During a stay in a B&B a few km outside Bergamo, we discovered there was a 3 star Michelin…read morerestaurant also a few km outside Bergamo. What luck. So we dropped in for what they call the "business lunch," a 5-course menu at 80 euro plus 35 for the wine pairing.
The difference in food quality between 1 and 2 Michelin stars is pretty big. The difference from 2 to 3 is usually non-existent. The reason a restaurant gets the extra star is all the extras. Michelin standards demand them, and restaurants add them, and you pay for them.

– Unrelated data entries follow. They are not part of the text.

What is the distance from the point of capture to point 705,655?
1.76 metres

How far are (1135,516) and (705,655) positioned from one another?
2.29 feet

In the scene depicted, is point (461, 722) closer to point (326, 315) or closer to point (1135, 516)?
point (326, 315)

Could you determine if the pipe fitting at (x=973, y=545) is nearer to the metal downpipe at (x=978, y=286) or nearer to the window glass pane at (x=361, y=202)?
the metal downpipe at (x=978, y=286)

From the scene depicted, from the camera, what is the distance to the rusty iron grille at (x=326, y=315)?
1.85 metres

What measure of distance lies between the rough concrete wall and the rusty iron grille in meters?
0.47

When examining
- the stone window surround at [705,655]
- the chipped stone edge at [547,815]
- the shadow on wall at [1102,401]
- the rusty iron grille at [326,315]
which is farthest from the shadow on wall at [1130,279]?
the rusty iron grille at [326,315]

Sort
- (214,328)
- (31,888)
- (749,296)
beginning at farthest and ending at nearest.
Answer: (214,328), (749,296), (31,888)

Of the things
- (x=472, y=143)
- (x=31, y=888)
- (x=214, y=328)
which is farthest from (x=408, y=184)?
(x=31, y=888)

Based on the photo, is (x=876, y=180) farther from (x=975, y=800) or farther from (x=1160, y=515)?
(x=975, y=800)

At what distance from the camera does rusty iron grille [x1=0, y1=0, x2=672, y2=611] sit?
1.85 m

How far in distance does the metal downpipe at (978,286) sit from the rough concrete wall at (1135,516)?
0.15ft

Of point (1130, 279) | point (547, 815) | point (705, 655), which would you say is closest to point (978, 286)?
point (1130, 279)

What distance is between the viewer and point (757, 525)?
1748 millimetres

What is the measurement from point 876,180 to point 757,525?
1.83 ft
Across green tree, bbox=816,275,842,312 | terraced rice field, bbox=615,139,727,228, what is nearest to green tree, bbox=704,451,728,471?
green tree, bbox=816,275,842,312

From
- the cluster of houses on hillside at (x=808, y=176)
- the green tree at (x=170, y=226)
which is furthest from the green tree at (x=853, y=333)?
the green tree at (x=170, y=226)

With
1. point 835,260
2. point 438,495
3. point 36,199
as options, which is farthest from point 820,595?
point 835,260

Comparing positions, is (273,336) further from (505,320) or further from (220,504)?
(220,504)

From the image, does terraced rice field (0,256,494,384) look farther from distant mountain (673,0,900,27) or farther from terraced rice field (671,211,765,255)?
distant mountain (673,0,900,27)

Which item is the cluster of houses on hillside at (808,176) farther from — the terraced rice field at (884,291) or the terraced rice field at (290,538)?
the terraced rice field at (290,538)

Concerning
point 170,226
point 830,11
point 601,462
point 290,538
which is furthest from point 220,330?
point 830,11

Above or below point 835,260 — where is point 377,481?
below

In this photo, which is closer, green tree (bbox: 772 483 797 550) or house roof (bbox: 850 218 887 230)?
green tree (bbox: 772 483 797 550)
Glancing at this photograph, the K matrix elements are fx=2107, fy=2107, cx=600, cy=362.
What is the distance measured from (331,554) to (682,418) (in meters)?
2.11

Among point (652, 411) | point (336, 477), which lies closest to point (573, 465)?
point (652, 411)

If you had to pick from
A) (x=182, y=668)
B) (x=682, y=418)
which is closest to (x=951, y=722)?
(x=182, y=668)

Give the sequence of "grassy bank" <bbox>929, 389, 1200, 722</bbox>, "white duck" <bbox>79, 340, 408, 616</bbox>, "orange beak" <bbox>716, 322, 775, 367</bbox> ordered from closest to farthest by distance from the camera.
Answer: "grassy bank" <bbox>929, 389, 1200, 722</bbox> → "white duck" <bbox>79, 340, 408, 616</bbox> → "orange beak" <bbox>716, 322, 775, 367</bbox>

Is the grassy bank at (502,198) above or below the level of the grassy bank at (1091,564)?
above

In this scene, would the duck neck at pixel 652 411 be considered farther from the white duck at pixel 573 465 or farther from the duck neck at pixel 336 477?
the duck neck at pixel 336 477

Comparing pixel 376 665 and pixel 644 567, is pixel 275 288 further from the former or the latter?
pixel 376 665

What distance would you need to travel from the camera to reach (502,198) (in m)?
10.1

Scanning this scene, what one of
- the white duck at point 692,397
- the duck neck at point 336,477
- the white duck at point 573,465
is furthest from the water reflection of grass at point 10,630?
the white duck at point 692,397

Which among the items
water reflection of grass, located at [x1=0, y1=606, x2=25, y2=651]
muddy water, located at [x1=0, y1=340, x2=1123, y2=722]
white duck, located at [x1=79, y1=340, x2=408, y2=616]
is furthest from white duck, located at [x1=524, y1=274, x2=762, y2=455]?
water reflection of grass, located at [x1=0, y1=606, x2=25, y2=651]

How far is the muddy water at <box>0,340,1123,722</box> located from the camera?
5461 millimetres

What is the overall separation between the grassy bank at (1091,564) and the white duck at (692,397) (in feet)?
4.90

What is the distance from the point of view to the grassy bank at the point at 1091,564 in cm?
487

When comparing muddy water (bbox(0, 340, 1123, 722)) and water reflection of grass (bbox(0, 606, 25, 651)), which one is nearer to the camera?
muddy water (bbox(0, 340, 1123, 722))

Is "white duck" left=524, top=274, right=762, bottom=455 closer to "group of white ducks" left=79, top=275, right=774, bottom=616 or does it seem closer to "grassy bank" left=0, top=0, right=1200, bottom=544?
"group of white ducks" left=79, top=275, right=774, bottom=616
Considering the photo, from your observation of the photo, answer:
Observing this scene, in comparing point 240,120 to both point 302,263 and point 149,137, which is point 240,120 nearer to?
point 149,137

At Da Vittorio, those extras include the beautifully manicured grounds, the near 1:1 ratio of staff to diners, the real silver silverware, amuse-bouches, and a fun candy trolley that wheels around the dining room. There's also a ridiculous and luxurious bib that they tie around your neck (with total synchronicity between all the people at the table, another hallmark of 3-star service) in preparation for their paccheri al pomodoro, a saucy tableside preparation that doesn't really need to be prepared tableside (again, a hallmark of 3-star service).
The best thing I ate was the few pieces of zucchini and roasted potatoes that accompanied a pan roasted sea bass. Don't get me wrong; the fish was perfectly cooked. Everything else was perfectly cooked, or raw, like the seafood crudo with zucchini puree and mint, another highlight. But another difference at a 3-star restaurant is there's some poor cook whose entire job it is to ensure that those little bits of vegetables are perfectly cooked. (They're called the entremetier, and I was one in a past life.) Eating humble vegetables treated with such respect is always a welcome experience.
Why 4 stars then? Well, the place is a bit too much like Disneyland or Vegas. Or maybe even New Jersey, when it comes to the decor. They're very focused on Da Vittorio as a "brand;" everything is emblazoned with their logo, even the little purse stools they bring by the table. There's a Da Vittorio in St. Moritz, and one in Shanghai, which tells you how the family that owns the place is (deservedly) cashing in on that brand. All of that forced grandeur was, for me, an unintended and overwhelming consequence of the chase for those 3 stars.
Also, they forgot to serve the dessert wine.